The first thing to do is to identify whether jealousy is infringing on the freedoms of one of the people involved in the relationship, either through serious attempts at manipulation, constant emotional blackmail, etc. This type of behavior is a serious problem that, if it is very present in the relationship, can take the form of a type of abuse (it should not be forgotten that physical abuse is not the only type of abuse that exists).
This is a task that must be carried out on an individual basisThis is a task that must be carried out individually, so that our perception of the facts is not conditioned or eclipsed by the ideas of the other person. In the case that you are already in an abusive dynamic, it is very important to cut the relationship and not to stay in it to try to "fix it".
Identify possible asymmetries in the externalization of jealousy.
Another aspect that will condition the way in which the problems of jealousy should be approached is whether these are always externalized by one person or whether they occur mutually. If there are clear asymmetries in this respect, it must be clear that one party must try to repair the damage done without expecting special "compensation" for it. If they occur in both persons, both should commit themselves to repair the damage as far as possible.
3. Establish red lines that cannot be crossed.
Every relationship should leave room for individual freedom to those involved in it, but sometimes, this idea, which is so common in both partners, is not always followed.But sometimes this apparently simple idea is overlooked.
That is why it is necessary to make this value of individual freedom explicit in one or more conversations: talk about situations in which it is not logical to give up certain decisions or actions just to avoid displeasing the other person, giving examples, but always from a constructive mentality and without seeking to "attack" the other person. Remember that if you are doing this, it is not to make the other person feel bad, but to improve the quality of the relationship and your well-being in it.
4. Establish a list of situations in which jealousy hinders the relationship.

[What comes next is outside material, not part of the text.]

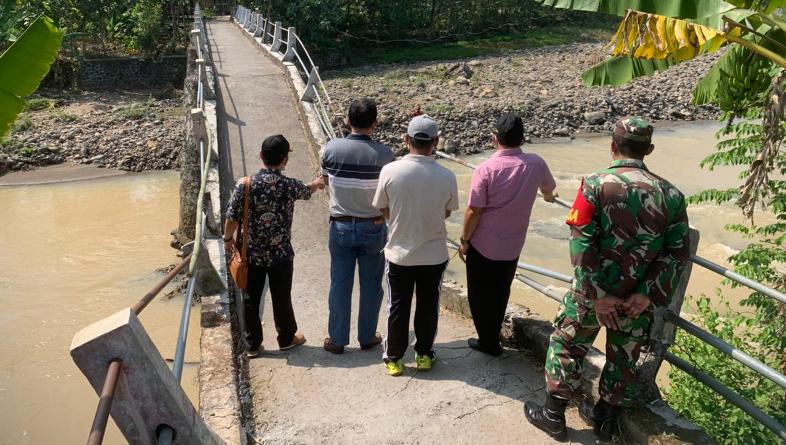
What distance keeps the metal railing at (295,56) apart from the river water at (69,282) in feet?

Take at least one time to identify five to ten (or ten to twenty, if jealousy occurs in both) common situations in which jealousy appears and is a problem. Write them down and order them according to the discomfort they cause each of you. Then, for each situation, write down at least two typical phrases that the jealous person uses to externalize this discomfort. In this way it will be easier to identify situations like this in the futureand you will both be clearer that you should not give in to these kinds of feelings.
5. Go to psychotherapy
Psychological therapy services can be adapted to cases in which only one of the people involved in the relationship suffers from jealousy, as well as those in which there is jealousy on both sides. Through personalized attention it is possible to identify the underlying problem and intervene on it by promoting new habits, new ways of communicating and relating, and new ways of thinking and interpreting reality. In this way it is much easier to achieve changes for the better, which are maintained over time and strengthen the love relationship.
Do you want to have professional psychological help for jealousy in a couple?
If you are in a relationship in which problems associated with jealousy have arisen, contact us. At PSICOTOOLS we offer psychotherapy services to overcome the sources of emotional discomfort that affect you individually, as well as the marital or dating crises that affect couples. Además, atendemos tanto de manera presencial como por videollamada a través de la modalidad online.
- Burton, N. (2015). Heaven and Hell: The Psychology of the Emotions. United Kingdom: Acheron Press.
- Mathes, E. (1991). A Cognitive Theory of Jealousy. The Psychology of Jealousy and Envy. New York: Guilford Press.
- Parrott, W.G.; Smith, R. H. (1993). Distinguishing the experiences of envy and jealousy. Journal of Personality and Social Psychology. 64 (6): 906 - 920.
- Shackelford, T.K.; Voracek, M.; Schmitt, D.P.; Buss, D.M.; Weekes-Shackelford, V.A.; Michalski, R.L. (2004). Romantic jealousy in early adulthood and in later life. Human Nature. 15 (3): 283 - 300.